# Config files

This tutorial shows basic usage of config files.

## Basic format
We use [YAML format](https://en.wikipedia.org/wiki/YAML) for defining our config files. A config file in Open3D-ML always has the following parameters:

1. `dataset`: Contains key-value pairs related to training, validation and test dataset.  
2. `model`: Contains key-value pairs realted to model architecture.
3. `pipeline`: Contains key-value pairs related to the training, testing and inference pipleine.

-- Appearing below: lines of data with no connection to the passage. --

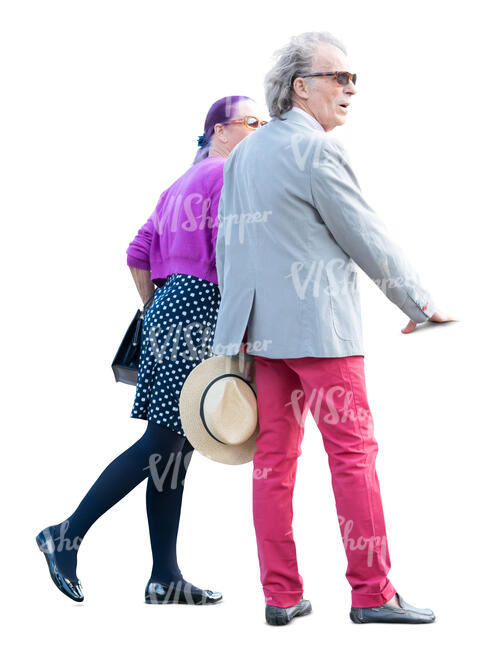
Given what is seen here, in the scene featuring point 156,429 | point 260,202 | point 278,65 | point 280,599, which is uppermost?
point 278,65

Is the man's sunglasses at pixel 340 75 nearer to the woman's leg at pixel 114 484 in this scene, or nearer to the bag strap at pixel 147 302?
the bag strap at pixel 147 302

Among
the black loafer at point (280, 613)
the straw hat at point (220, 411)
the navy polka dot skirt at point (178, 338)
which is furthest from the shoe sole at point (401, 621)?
the navy polka dot skirt at point (178, 338)

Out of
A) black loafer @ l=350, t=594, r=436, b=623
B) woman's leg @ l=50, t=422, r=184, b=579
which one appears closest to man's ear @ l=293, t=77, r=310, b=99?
woman's leg @ l=50, t=422, r=184, b=579

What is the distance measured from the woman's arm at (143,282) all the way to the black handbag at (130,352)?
9 cm

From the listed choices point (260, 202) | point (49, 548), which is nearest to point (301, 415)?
point (260, 202)

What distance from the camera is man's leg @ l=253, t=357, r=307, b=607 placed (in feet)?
10.4

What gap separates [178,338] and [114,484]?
1.88 feet

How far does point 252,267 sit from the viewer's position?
10.4ft

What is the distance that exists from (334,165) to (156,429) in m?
1.15

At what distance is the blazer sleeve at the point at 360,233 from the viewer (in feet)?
9.93

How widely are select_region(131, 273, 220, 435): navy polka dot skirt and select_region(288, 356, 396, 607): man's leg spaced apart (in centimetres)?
53

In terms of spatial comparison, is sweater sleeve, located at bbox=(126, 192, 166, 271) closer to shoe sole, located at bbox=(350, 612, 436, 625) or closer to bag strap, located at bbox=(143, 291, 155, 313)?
bag strap, located at bbox=(143, 291, 155, 313)

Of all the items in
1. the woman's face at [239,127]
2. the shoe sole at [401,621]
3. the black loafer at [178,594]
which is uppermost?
the woman's face at [239,127]

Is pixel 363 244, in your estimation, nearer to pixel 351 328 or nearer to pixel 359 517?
pixel 351 328
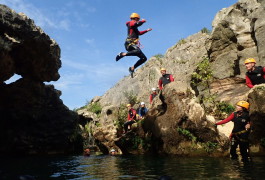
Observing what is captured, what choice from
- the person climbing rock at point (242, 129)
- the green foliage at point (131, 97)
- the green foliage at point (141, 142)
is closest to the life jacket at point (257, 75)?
the person climbing rock at point (242, 129)

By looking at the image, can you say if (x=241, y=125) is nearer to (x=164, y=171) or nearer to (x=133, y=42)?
(x=164, y=171)

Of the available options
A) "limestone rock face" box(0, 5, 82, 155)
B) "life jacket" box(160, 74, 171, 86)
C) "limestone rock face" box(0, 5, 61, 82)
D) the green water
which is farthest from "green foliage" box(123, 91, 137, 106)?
the green water

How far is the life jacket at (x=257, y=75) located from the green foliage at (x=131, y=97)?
30.8 metres

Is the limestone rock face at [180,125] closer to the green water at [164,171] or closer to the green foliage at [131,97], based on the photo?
the green water at [164,171]

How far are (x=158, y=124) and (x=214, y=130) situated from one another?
128 inches

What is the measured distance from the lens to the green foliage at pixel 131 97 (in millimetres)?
42456

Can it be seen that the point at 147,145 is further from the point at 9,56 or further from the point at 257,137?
the point at 9,56

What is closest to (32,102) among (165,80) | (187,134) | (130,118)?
(130,118)

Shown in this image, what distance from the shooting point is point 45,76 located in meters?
25.1

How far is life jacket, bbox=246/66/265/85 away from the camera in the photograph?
10945 millimetres

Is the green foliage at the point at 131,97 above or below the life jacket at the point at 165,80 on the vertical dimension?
above

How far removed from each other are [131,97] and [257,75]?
33.7 meters

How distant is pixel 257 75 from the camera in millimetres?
11023

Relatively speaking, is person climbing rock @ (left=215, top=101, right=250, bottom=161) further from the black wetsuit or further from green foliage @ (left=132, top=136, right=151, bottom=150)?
green foliage @ (left=132, top=136, right=151, bottom=150)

For example, `randlanet_semantickitti.yml` config file uses RandLA-Net *model* architecture, SemanticKITTI *dataset* and semantic segmentation *pipeline*. Let us have a look at it's contents as a raw text file.

In [1]:
cfg_file = "../../../ml3d/configs/randlanet_semantickitti.yml"
%pycat {cfg_file}

<div class="alert alert-info">
**Note:** You may find such config files available at <a>https://github.com/isl-org/Open3D-ML/tree/master/ml3d/configs</a>
</div>

### Reading a config file

In order to access the key-value pairs we must load the file into memory as `Config` class object. `Config` class object's usage is very much similar to standard Python dictionary `dict`.

In [2]:
import open3d.ml as _ml3d

cfg = _ml3d.utils.Config.load_from_file(cfg_file)

Jupyter environment detected. Enabling Open3D WebVisualizer.
[Open3D INFO] WebRTC GUI backend enabled.
[Open3D INFO] WebRTCWindowSystem: HTTP handshake server disabled.


`_ml3d.utils.Config.load_from_file(cfg_file)` takes path to config file as input and returns `Config`. 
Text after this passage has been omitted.